(DATA PROVIDED)
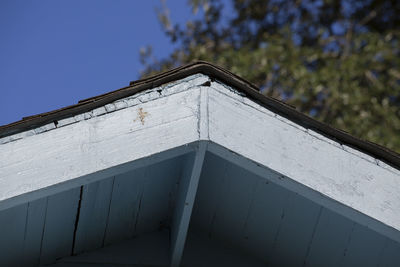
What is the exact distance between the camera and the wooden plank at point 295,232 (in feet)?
7.20

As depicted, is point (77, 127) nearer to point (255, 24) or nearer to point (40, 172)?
point (40, 172)

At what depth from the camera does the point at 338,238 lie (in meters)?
2.23

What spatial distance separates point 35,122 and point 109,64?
9161 mm

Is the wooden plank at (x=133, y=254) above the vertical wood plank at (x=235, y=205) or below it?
below

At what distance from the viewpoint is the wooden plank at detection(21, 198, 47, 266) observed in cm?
199

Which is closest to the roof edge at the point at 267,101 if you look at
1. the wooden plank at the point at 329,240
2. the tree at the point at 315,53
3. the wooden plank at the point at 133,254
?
the wooden plank at the point at 329,240

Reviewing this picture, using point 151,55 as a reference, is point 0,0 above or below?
above

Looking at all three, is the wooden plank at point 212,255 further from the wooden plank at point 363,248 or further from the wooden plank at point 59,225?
the wooden plank at point 59,225

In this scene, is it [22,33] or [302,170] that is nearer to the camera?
[302,170]

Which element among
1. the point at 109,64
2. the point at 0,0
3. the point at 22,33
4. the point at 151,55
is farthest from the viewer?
the point at 0,0

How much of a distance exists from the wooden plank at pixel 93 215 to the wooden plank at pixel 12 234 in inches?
9.0

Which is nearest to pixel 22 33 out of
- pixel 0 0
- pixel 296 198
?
pixel 0 0

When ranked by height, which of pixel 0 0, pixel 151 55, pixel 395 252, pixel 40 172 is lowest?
pixel 40 172

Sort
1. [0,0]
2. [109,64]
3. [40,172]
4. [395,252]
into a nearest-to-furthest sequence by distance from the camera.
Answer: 1. [40,172]
2. [395,252]
3. [109,64]
4. [0,0]
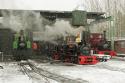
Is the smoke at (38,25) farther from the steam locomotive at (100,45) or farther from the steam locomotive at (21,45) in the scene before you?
the steam locomotive at (100,45)

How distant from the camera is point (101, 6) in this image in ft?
202

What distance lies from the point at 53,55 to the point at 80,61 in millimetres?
6162

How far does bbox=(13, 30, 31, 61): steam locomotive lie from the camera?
83.7 feet

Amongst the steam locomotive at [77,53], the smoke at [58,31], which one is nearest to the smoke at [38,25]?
the smoke at [58,31]

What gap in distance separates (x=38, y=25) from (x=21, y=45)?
3243 millimetres

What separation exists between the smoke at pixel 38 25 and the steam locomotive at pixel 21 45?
1112 millimetres

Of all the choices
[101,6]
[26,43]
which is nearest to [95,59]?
[26,43]

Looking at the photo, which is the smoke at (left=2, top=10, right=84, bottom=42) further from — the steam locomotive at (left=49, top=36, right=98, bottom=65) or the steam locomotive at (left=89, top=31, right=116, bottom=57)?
the steam locomotive at (left=89, top=31, right=116, bottom=57)

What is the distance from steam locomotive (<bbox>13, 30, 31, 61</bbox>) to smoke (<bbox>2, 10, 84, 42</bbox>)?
1112 millimetres

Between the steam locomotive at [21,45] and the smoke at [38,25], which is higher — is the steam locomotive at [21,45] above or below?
below

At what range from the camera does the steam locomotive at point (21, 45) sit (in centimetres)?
2550

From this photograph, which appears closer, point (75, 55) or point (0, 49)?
point (75, 55)

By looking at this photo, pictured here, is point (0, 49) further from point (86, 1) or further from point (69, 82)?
point (86, 1)

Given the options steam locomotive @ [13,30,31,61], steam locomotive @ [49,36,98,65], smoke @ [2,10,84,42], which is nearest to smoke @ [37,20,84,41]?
smoke @ [2,10,84,42]
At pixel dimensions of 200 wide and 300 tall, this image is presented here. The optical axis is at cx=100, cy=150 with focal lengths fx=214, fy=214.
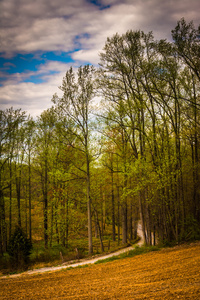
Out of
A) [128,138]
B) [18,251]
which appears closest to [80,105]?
[128,138]

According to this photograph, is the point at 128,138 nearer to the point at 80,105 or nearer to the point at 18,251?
the point at 80,105

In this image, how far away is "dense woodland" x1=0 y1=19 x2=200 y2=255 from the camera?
42.4 ft

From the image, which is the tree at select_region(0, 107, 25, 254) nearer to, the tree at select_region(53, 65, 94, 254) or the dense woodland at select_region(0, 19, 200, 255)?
the dense woodland at select_region(0, 19, 200, 255)

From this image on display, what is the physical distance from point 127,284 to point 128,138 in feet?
30.6

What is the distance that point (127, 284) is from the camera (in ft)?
22.4

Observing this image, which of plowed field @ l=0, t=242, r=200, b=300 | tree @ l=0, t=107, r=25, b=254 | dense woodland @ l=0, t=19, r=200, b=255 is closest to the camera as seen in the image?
plowed field @ l=0, t=242, r=200, b=300

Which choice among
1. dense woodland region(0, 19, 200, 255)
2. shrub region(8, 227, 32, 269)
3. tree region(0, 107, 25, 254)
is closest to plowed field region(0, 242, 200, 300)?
dense woodland region(0, 19, 200, 255)

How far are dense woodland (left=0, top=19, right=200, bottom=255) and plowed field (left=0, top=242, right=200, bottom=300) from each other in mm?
4334

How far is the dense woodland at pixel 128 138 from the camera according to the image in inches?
509

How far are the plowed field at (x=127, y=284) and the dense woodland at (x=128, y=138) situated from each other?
4334 millimetres

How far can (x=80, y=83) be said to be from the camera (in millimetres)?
16438

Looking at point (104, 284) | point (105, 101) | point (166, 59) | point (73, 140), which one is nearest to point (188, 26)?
point (166, 59)

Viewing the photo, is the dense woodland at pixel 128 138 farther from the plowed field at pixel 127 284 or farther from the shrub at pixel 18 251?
the plowed field at pixel 127 284

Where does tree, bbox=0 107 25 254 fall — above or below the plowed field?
above
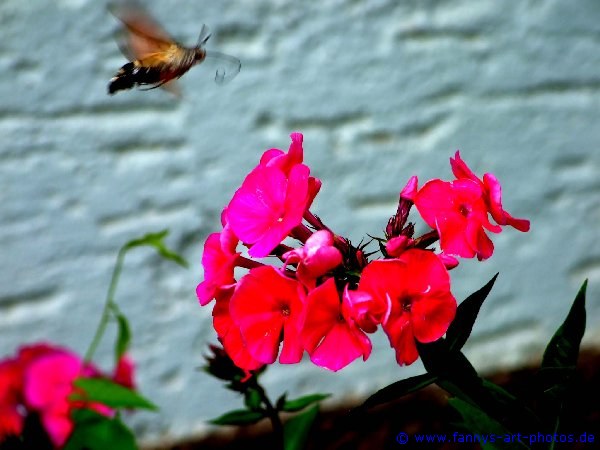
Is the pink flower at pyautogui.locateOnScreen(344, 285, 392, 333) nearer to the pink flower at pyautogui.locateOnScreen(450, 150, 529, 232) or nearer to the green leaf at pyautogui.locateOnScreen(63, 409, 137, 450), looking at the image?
the pink flower at pyautogui.locateOnScreen(450, 150, 529, 232)

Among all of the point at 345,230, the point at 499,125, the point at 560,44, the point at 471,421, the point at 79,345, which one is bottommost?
the point at 471,421

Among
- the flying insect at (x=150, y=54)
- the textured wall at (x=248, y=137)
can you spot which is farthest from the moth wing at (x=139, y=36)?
the textured wall at (x=248, y=137)

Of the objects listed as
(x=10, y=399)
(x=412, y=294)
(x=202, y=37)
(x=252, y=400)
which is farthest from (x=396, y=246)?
(x=202, y=37)

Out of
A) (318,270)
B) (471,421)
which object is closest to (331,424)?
(471,421)

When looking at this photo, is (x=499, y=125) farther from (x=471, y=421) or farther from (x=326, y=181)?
(x=471, y=421)

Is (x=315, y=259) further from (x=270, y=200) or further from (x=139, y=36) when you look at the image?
(x=139, y=36)

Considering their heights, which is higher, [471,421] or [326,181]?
[326,181]

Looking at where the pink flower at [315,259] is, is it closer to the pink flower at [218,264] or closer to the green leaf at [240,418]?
the pink flower at [218,264]

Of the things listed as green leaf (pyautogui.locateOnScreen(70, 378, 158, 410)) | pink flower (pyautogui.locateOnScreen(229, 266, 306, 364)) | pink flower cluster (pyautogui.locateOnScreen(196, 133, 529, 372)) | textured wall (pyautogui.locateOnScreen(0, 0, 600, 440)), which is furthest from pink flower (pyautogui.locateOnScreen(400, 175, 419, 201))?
textured wall (pyautogui.locateOnScreen(0, 0, 600, 440))
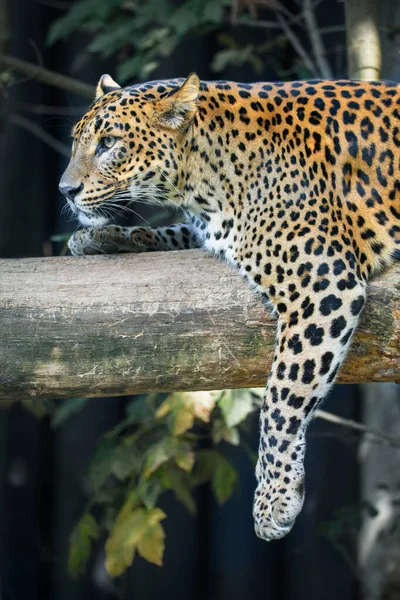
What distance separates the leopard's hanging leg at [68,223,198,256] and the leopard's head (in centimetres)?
17

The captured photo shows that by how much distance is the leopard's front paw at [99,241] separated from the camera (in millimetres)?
5145

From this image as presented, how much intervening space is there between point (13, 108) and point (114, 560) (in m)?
4.58

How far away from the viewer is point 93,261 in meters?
4.95

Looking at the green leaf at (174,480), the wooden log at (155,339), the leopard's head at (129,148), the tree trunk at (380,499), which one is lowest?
the tree trunk at (380,499)

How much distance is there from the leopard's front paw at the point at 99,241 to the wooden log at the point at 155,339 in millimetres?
458

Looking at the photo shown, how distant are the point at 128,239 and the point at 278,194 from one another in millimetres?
919

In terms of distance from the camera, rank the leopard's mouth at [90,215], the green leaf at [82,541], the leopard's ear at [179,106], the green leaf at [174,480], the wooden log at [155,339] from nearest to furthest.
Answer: the wooden log at [155,339], the leopard's ear at [179,106], the leopard's mouth at [90,215], the green leaf at [174,480], the green leaf at [82,541]

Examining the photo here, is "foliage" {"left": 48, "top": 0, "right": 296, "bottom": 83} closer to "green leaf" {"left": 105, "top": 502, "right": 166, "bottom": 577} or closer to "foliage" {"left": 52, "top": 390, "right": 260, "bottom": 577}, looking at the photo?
"foliage" {"left": 52, "top": 390, "right": 260, "bottom": 577}

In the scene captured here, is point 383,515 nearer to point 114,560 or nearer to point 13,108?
point 114,560

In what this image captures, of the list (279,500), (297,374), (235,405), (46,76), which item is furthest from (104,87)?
(279,500)

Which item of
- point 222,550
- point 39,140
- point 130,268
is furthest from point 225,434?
point 39,140

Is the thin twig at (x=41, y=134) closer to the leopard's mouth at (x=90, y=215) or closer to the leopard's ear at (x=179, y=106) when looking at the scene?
the leopard's mouth at (x=90, y=215)

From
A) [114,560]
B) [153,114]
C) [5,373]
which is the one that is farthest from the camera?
[114,560]

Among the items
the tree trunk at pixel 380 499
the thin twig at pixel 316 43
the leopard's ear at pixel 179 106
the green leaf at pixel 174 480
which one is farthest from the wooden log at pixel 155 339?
the tree trunk at pixel 380 499
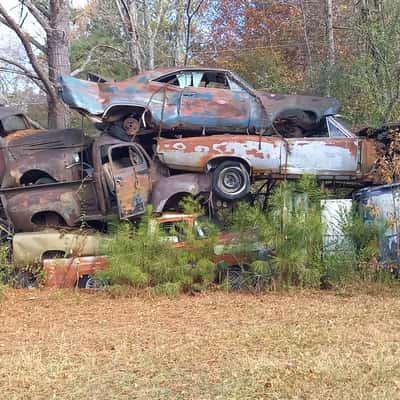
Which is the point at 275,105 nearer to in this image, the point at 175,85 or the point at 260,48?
the point at 175,85

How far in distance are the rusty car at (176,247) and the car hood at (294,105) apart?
260cm

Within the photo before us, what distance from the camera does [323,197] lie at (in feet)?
29.6

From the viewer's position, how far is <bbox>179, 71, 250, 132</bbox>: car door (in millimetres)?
10438

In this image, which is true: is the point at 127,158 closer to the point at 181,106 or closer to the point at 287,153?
the point at 181,106

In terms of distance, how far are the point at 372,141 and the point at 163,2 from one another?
48.5ft

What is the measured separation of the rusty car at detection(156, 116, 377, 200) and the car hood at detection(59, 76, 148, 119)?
1510mm

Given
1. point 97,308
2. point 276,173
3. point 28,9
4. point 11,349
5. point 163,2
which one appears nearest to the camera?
point 11,349

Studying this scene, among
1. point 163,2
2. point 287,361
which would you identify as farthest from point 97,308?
point 163,2

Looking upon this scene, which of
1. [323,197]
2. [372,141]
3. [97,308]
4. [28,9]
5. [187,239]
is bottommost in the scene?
[97,308]

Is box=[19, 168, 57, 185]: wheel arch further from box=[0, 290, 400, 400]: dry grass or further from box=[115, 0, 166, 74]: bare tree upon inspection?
box=[115, 0, 166, 74]: bare tree

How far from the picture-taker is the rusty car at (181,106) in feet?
34.2

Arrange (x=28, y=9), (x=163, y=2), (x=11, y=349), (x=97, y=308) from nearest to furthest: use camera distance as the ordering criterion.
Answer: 1. (x=11, y=349)
2. (x=97, y=308)
3. (x=28, y=9)
4. (x=163, y=2)

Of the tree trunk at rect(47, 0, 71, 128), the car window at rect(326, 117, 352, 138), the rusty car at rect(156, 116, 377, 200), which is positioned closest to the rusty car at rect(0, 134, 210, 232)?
the rusty car at rect(156, 116, 377, 200)

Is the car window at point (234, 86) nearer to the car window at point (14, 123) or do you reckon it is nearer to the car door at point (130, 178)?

(BRIEF)
Rewrite the part of the data that opens with the line containing "Is box=[19, 168, 57, 185]: wheel" and closes with the line containing "4. (x=163, y=2)", changing "picture-taker" to "photographer" and leaving everything else as it is. Return only those lines.

(WRITTEN RESPONSE)
Is box=[19, 168, 57, 185]: wheel arch further from box=[0, 290, 400, 400]: dry grass or further from box=[115, 0, 166, 74]: bare tree upon inspection?
box=[115, 0, 166, 74]: bare tree

How far from the photographer is the rusty car at (181,106) in feet?
34.2

Arrange (x=28, y=9), (x=163, y=2), (x=11, y=349), (x=97, y=308) from nearest to furthest: use camera distance as the ordering criterion.
Answer: 1. (x=11, y=349)
2. (x=97, y=308)
3. (x=28, y=9)
4. (x=163, y=2)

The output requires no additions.